Back to your topological space. The $\mathbb{R}^3$ in your OP is just the set of homogeneous coordinates, and the equivalence relation merely is the same equivalence relation I've just put on the homogeneous coordinates.

Now, why don't we allow $[0:0:0]$? Well, it has a $0$ in the end, so that would indicate that it's a point at infinity. But it's a point of infinity that would lie on every line. Indeed, every equation $ax + by = cz$ would allow $[0:0:0]$. This is behaviour that is unwanted.

A more mathematically advanced view of the projective plane is the following. You take $\mathbb{R}^3$ and you take the set of all one-dimensional subspaces through the origin. This also corresponds to the projective plane. Indeed, a point $[x:y:z]$ on the projective plane corresponds to the subspace $\textrm{span}\{(x,y,z)\}$. The point $[0:0:0]$ corresponds to $\textrm{span}\{(0,0,0)\}$, which is not one-dimensional, so we remove it.

So, now you have seen three approaches to projective geometry. These approaches are more or less equivalent, but I won't bother doing this here. I hope you see now where the projective plane comes from.

 

[jgens]

The reason we do delete the origin is not for topological reasons, but for other reasons, and it touches on what the projective plane is actually used for.

Not quite. Including the origin would induce a slightly pathological topology on the projective space. Unless of course you topologize the resulting space with something other than the quotient topology.

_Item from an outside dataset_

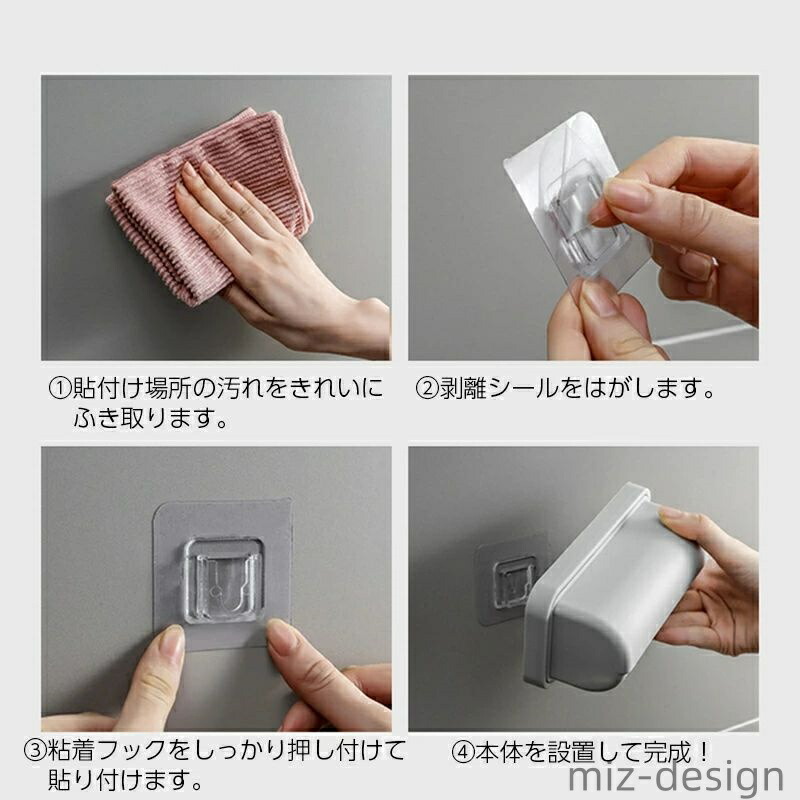 ①貼付け場所の汚れをきれいにふき取ります。

②剥離シールをはがします。

③粘着フックをしっかり押し付けて貼り付けます。

④本体を設置して完成！

miz-design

Granted this is certainly not the only, nor the most illuminating, reason to delete the origin.

Edit: While there are compelling reasons to omit the origin based on the geometrical notions projective space ought to capture, the topological viewpoint illustrates why the naive approach of just assigning the origin to an arbitrary line fails. That is really the point of my aside.

 

[R136a1]

Not quite. Including the origin would induce a slightly pathological topology on the projective space. Unless of course you topologize the resulting space with something other than the quotient topology. Granted this is certainly not the only, nor the most illuminating, reason to delete the origin.

That's exactly what I said.

 

[jgens]

That's exactly what I said.

Whoops! I stopped reading after the "not for topological reasons" because it is precisely for topological reasons that adding in the origin can never work! My bad for not reading further.